My problem statement. Read a csv file with 10 million data and store it in db. with as minimal time as possible.
I had implemented it using Simple multi threaded
You can split your input file to many file , the use Partitionner and load small files with threads, but on error , you must restart all job after DB cleaned.
<batch:job id="transformJob">
<batch:step id="deleteDir" next="cleanDB">
<batch:tasklet ref="fileDeletingTasklet" />
</batch:step>
<batch:step id="cleanDB" next="split">
<batch:tasklet ref="countThreadTasklet" />
</batch:step>
<batch:step id="split" next="partitionerMasterImporter">
<batch:tasklet>
<batch:chunk reader="largeCSVReader" writer="smallCSVWriter" commit-interval="#{jobExecutionContext['chunk.count']}" />
</batch:tasklet>
</batch:step>
<batch:step id="partitionerMasterImporter" next="partitionerMasterExporter">
<partition step="importChunked" partitioner="filePartitioner">
<handler grid-size="10" task-executor="taskExecutor" />
</partition>
</batch:step>
</batch:job>
Full example code (on Github).
Hope this help.
Let me known if this help or how you solve problem because I'm interested for my (future) work!
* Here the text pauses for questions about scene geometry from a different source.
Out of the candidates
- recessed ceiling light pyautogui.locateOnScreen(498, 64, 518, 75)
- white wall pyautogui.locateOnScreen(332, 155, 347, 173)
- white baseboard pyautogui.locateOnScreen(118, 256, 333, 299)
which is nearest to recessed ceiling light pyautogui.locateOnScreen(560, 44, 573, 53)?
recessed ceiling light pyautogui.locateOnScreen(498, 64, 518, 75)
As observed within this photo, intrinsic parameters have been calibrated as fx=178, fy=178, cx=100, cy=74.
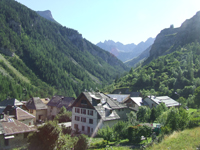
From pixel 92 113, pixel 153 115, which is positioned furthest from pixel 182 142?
pixel 153 115

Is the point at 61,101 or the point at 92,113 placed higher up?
the point at 61,101

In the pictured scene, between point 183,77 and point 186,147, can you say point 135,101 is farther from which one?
point 183,77

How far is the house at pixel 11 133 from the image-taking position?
1119 inches

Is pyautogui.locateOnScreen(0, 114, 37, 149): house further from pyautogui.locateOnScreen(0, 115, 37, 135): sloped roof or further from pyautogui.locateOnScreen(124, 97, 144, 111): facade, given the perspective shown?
pyautogui.locateOnScreen(124, 97, 144, 111): facade

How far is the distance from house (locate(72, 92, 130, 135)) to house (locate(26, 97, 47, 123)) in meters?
28.3

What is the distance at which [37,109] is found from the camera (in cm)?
7406

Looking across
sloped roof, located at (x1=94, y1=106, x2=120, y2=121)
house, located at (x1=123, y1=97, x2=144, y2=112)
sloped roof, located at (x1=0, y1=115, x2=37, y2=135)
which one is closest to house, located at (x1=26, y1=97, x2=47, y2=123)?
sloped roof, located at (x1=94, y1=106, x2=120, y2=121)

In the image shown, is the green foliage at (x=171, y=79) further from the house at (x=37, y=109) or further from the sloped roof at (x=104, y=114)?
the sloped roof at (x=104, y=114)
I hope my indications can be helpful.
Here is how I solved the problem.
Read a file and chunk the file( split the file) using Buffered and File Channel reader and writer ( the fastest way of File read/write, even spring batch uses the same). I implemented such that this is executed before job is started( However it can be executed using job as step using method invoker)
Start the Job with directory location as job parameter.